## ФРАГМЕНТ КОДА

....

In [None]:
from datetime import datetime, timedelta

def last_day_of_previous_month(any_day):
    return any_day - timedelta(days=any_day.day)

def current_month(any_day):
    next_month = any_day.replace(day=28) + timedelta(days=4)
    return next_month - timedelta(days=next_month.day)

target_df['evt_dt'] = pd.to_datetime(target_df['evt_dt'], format='%Y-%m-%d')
dates_df['mnth'] = dates_df['evt_dt'].apply(current_month)

def gen_date_list(start_date, end_date):
    s_date = datetime.strptime(start_date, '%Y-%m-%d').date()
    e_date = datetime.strptime(end_date, '%Y-%m-%d').date()

    date_list = []
    for i in range( (e_date - s_date).days + 1):
        date_list.append(str(s_date + timedelta(days=i)))
        
    return date_list

In [None]:
# список признаков, по которым только одно уникальное значение
def single_unique(dataset):
    unique_counts = dataset.nunique()
    unique_counts = pd.DataFrame(unique_counts).reset_index().rename(columns = {'index': 'feature', 0: 'nunique'})
    single_unique = pd.DataFrame(unique_counts[unique_counts['nunique'] <= 1])
    single_unique = list(single_unique['feature'])
    pd.DataFrame(single_unique).to_csv('dop_files/drop_single.csv', index=False) #############################
    return single_unique

# удаление полей по бизнес-логике
def dropping(dataset):
    # удаление полей, заданных в файле "Приложение2.xlsx"
    on_drop = []
    data_on_delete = pd.read_excel('Приложение2.xlsx') 
    for i in data_on_delete['Атрибут']:
        if i in dataset.columns: on_drop.append(i) 
    #удаление из датафрейма полей ВСП,ОСБ
    dataset.drop(on_drop, 1, inplace=True)  
    # удаление дат
    dates = [i for i in dataset.columns if i.find('_dt') != -1]
    dataset.drop(dates, 1, inplace=True)

....

## ИСХОДНЫЙ СПИСОК
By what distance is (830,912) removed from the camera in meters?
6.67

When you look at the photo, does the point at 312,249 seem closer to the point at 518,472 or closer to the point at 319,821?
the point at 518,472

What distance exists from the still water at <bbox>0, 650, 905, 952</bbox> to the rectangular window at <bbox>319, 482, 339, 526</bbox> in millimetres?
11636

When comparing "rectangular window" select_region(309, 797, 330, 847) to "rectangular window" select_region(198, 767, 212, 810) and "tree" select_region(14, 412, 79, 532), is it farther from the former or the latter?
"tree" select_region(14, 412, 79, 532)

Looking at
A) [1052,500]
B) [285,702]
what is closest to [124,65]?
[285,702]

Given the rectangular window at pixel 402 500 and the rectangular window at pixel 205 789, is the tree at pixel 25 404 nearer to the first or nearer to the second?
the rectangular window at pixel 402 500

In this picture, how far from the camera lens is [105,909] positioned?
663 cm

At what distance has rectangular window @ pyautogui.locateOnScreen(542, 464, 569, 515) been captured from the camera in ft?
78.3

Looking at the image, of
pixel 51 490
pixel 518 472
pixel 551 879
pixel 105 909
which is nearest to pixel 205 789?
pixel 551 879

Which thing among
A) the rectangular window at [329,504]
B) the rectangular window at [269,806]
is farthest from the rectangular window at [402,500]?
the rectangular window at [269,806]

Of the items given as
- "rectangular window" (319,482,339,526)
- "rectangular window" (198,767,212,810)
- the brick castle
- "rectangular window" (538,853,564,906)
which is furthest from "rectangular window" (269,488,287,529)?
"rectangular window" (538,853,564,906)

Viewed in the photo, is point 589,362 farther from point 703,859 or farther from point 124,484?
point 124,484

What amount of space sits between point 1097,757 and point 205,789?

....

## СПИСОК ЗАДАНИЙ
A. Из какого файла функция dropping во фрагменте кода берет названия полей для удаления?
B. Верни дословно строки исходного списка от строки, содержащей «When you look», до конца списка включительно.

## РЕШЕНИЯ ПО ЗАДАНИЯМ
A. Из файла «Приложение2.xlsx».

B.
When you look at the photo, does the point at 312,249 seem closer to the point at 518,472 or closer to the point at 319,821?
the point at 518,472

What distance exists from the still water at <bbox>0, 650, 905, 952</bbox> to the rectangular window at <bbox>319, 482, 339, 526</bbox> in millimetres?
11636

When comparing "rectangular window" select_region(309, 797, 330, 847) to "rectangular window" select_region(198, 767, 212, 810) and "tree" select_region(14, 412, 79, 532), is it farther from the former or the latter?
"tree" select_region(14, 412, 79, 532)

Looking at
A) [1052,500]
B) [285,702]
what is closest to [124,65]?
[285,702]

Given the rectangular window at pixel 402 500 and the rectangular window at pixel 205 789, is the tree at pixel 25 404 nearer to the first or nearer to the second?
the rectangular window at pixel 402 500

In this picture, how far from the camera lens is [105,909] positioned?
663 cm

At what distance has rectangular window @ pyautogui.locateOnScreen(542, 464, 569, 515) been captured from the camera in ft?
78.3

Looking at the image, of
pixel 51 490
pixel 518 472
pixel 551 879
pixel 105 909
which is nearest to pixel 205 789?
pixel 551 879

Which thing among
A) the rectangular window at [329,504]
B) the rectangular window at [269,806]
is farthest from the rectangular window at [402,500]?
the rectangular window at [269,806]

Of the items given as
- "rectangular window" (319,482,339,526)
- "rectangular window" (198,767,212,810)
- the brick castle
- "rectangular window" (538,853,564,906)
which is furthest from "rectangular window" (269,488,287,529)?
"rectangular window" (538,853,564,906)

Viewed in the photo, is point 589,362 farther from point 703,859 or farther from point 124,484?
point 124,484

What amount of space sits between point 1097,757 and point 205,789?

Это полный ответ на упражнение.